# Bm-1 Battery Monitor



## dpsuk999 (Mar 25, 2012)

Hi, I've been a silent member reading all the fantastic knowledge on the forum and last week took the plunge and bought my first motorhome, a Burstner Elegance 690 and so far I'm delighted with it. It has a built in Yamaha 2500 LPG generator and 120w solar panel and 2 110ah leisure batteries. I bought a BM-1 battery monitor the other day and was fitting it today and disconnected the 2 leisure batteries but noticed the e control panel was still on and lights etc working which means they must be powered by the main battery, is this normal?


----------



## bigfrank3 (Mar 26, 2007)

Welcome to posting on the site, perhaps Saturday night is not the best time for a lot of answers.

I would have said not but if you are plugged into EHU perhaps the mains could be powering the 12 volt through the charger.

Maybe somone with a Burstner will be along soon.

Frank


----------



## dpsuk999 (Mar 25, 2012)

Thanks Frank, it was not on ehu so can't have been that.

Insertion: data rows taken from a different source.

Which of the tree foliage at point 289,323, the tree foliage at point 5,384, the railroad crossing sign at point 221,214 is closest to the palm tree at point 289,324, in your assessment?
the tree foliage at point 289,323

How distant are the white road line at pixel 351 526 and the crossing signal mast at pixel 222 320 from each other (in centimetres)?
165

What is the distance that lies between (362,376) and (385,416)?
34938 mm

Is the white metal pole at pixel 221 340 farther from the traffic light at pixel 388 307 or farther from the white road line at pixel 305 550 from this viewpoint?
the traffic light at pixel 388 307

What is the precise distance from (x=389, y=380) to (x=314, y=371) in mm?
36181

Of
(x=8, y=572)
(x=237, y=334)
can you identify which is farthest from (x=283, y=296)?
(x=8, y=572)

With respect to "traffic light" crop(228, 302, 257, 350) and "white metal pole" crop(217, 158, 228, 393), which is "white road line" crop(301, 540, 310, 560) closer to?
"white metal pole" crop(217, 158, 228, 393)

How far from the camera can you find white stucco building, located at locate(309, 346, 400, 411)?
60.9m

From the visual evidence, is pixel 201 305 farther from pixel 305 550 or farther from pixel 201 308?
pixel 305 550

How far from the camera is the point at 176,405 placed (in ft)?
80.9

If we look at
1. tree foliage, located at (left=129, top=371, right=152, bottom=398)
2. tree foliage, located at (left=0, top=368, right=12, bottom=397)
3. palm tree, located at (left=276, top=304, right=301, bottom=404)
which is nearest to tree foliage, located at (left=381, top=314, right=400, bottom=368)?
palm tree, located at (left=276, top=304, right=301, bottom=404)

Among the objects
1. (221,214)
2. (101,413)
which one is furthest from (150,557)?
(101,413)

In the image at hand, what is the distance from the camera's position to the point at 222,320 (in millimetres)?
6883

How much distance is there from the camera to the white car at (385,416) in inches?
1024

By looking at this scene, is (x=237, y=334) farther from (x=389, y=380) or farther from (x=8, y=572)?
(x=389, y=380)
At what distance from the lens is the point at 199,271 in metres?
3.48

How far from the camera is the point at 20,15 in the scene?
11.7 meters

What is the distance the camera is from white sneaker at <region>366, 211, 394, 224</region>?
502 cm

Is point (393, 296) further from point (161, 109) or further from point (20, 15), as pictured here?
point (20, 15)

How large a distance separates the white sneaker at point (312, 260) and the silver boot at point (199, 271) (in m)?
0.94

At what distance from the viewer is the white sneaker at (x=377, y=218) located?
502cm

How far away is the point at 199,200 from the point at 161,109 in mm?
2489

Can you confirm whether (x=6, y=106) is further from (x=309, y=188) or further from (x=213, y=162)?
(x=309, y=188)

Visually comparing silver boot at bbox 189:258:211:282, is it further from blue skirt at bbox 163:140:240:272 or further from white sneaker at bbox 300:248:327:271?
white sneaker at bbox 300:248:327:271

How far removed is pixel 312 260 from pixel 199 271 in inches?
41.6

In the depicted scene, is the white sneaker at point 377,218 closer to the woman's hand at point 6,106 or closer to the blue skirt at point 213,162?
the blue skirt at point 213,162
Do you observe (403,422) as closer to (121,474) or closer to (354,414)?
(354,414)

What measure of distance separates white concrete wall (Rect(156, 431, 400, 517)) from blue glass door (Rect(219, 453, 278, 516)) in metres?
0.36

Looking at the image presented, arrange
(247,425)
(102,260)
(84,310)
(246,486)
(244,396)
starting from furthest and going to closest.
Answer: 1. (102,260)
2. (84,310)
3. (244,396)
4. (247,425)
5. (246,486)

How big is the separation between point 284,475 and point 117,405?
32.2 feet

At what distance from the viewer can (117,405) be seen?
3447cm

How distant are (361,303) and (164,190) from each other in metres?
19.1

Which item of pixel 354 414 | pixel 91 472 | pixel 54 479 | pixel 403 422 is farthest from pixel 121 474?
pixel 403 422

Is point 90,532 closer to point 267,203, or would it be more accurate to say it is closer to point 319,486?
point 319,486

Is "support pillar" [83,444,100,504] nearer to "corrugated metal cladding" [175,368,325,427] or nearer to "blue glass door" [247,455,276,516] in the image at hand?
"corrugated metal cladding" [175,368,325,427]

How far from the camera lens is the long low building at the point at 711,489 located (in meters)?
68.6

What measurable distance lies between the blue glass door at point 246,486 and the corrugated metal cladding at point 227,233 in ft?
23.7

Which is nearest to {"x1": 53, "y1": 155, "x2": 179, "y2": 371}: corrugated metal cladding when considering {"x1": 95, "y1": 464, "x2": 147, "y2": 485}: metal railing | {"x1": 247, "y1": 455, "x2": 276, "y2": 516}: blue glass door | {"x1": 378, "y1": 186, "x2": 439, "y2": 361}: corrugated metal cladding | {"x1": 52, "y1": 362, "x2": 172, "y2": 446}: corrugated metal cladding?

I have noticed that on the e control panel it shows the same voltage for both leisure batteries and van battery.

Also when I fire the generator up it appears to charge both the leisure batteries and van battery as shown on the e control panel. The battery charger is under the bench seat plugged into a 240 socket and only powers up when generator on.

If the van battery is linked to leisure batteries can I just trace the + and - and disconnect these, assuming that's how they are linked?

Thanks


----------



## dpsuk999 (Mar 25, 2012)

Just a follow up, if I did simply disconnect the + and - would this mean the leisure batteries not getting charged from the alternator? 

Thanks


----------



## joedenise (Jul 20, 2007)

you probally have a schauldt regulator-charger which will charge both liesure and vehicle batteries on 240 volts

joe


----------



## dpsuk999 (Mar 25, 2012)

How do I check which regulator-charger I've got? Is that the charger which is under the bench seat which is plugged into a 240v socket and the output goes to the leisure battery bank (and assuming the van battery is also connected to the leisure batteries) charges the van battery too?

I notice you have a Burstner too, how long have you had it? Pleased with it?

Thanks


----------



## dpsuk999 (Mar 25, 2012)

Well, just to update you all, sorted out my electrical 'issues'

First the Steca solar regulator was faulty. I just thought that with the very little sun we have been getting lately the reading on the display was correct. I even tested the voltage the solar panel was producing when it was connected to the regulator and it was producing about 1.5v when it was dull. Never thought to disconnect from the regulator then test it, which gave approx 20v!! Hence a faulty regulator. Now duly replaced.

Then whilst I was fitting the BM1 battery monitor I found out the van battery was connected somehow to the leisure batteries. I knew this as when I disconnected the leisure batteries, all the electrics was still on! Wasn't sure if this was right or wrong, but found the culprit. The previous owner had put a link on the e-box positive between the van battery and leisure batteries. This has now been removed and a battery to battery charger fitted, so now when the leisure batteries are been charged by the solar panel, any residual power is now transferred to the van battery.


----------